_Given exercise 1_
In the saved entries rows, reproduce the stretch from the line containing "The picture spans" through the line containing "the parking lot pavement at point (855, 777)" verbatim, both of those lines included.

_Selected passage_
>> start

Military intervention in British politics has not been since the rule of the Major Generals in the 1650's. This is dangerous stuff constitionally, but shows what level this country has been brought to by Blair. He is however right, a direct result of there being no exit strategy- see Bob Woodward, State of Denial.

Anonymous said...

The good General is untouchable. Four years ago he would have been sacked. Now the government do not have the political authority to sack the Chief of the General Staff without a major political crisis. His views will be representative of his immediate circle - the other Chiefs of Staff - and the Armed Forces in general. The public, the media and most of Parliament share his viewpoint and those with a sicnerely-held contrary view can be counted on one hand and have seats around a big table in Downing Street.

James Higham said...

Updated comment on my earlier one - Sir Richard's comments, largely unreported in their entirety, e.g. on the BBC, represent much more than an attack on Tony Blair. There is a general commment about society and I wonder how widely it will be reported.

Anonymous said...

Such comments by such a senior officer are without precedent.

Be he right or wrong in his views he should not say such things whilst still serving.

The fact that he is still serving after such comments also speaks volumes about this Government.

It is weak, factionalised and now rudderless!!I fear for my country..

Anonymous said...

Listening to the man himself on Today, not just media analysis of media analysis, it is depressing how innured we are to lies and spin that when a man simply expresses the facts, moreover entirely in line with his area of professional expertise, there is outrage and panic.

Scary Biscuits said...

Iain, I think you are right to criticise Liam Fox for appearing to support the Chief of Defence Staff's comments.

As a Conservative I think the soldier should be sacked. It is his job to implement policy, not to criticise it; that's the Tories' job.

I hate to repeat Labour spin but Liam Fox is just contributing to this sense that the Tories have no longer got anything of substance to say. He should be criticising Labour's failure to fund the army properly, asking it to fight wars on several fights while not providing the presonnel and materiel to do the job. Instead he becomes like the SNP, critising Blair from a passivist point of view: no defence cuts but don't put servicemen in harm's way either. Blair has done more damage to our armed forces than if he'd stayed a member of CND and yet the Cameroons seem incapable of articulating this.

>> end

_Given exercise 2_
Answer these questions about the comment thread:
(a) According to the first comment, which period was the last time military intervention occurred in British politics?
(b) Which author and book does the first comment cite in connection with there being no exit strategy?
(c) Whom does the Scary Biscuits comment say Iain is right to criticise?

(Saved entries)
>> start

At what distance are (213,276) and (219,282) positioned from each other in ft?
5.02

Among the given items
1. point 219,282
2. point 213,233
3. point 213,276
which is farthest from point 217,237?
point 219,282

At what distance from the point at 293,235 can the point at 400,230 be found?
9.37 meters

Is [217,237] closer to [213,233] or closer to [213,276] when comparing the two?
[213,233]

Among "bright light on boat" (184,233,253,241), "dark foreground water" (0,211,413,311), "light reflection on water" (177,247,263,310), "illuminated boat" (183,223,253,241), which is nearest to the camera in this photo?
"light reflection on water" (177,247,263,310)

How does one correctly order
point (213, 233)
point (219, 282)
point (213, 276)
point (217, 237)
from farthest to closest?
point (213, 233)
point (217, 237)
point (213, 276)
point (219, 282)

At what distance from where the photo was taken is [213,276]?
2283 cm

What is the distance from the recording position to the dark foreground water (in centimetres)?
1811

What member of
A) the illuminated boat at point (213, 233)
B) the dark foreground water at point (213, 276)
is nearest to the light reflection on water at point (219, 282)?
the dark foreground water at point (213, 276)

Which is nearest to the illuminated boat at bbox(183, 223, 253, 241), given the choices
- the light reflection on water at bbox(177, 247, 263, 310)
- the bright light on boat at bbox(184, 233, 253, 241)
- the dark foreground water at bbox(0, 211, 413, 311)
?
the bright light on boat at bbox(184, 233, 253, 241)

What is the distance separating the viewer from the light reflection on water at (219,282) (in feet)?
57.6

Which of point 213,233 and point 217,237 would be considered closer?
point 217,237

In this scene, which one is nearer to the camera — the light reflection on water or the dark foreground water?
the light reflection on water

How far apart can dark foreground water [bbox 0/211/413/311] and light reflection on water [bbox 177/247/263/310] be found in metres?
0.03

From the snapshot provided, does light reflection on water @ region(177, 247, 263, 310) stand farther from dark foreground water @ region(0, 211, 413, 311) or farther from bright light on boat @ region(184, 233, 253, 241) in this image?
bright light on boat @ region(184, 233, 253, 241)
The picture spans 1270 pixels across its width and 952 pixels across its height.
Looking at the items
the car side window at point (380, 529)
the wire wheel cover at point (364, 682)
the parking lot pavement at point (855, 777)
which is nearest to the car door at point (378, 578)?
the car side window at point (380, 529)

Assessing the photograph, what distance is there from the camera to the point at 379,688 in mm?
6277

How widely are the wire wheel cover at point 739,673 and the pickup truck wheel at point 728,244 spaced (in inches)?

>> end

_Result 1_
The picture spans 1270 pixels across its width and 952 pixels across its height.
Looking at the items
the car side window at point (380, 529)
the wire wheel cover at point (364, 682)
the parking lot pavement at point (855, 777)

_Result 2_
(a) The rule of the Major Generals in the 1650's.
(b) Bob Woodward, State of Denial.
(c) Liam Fox.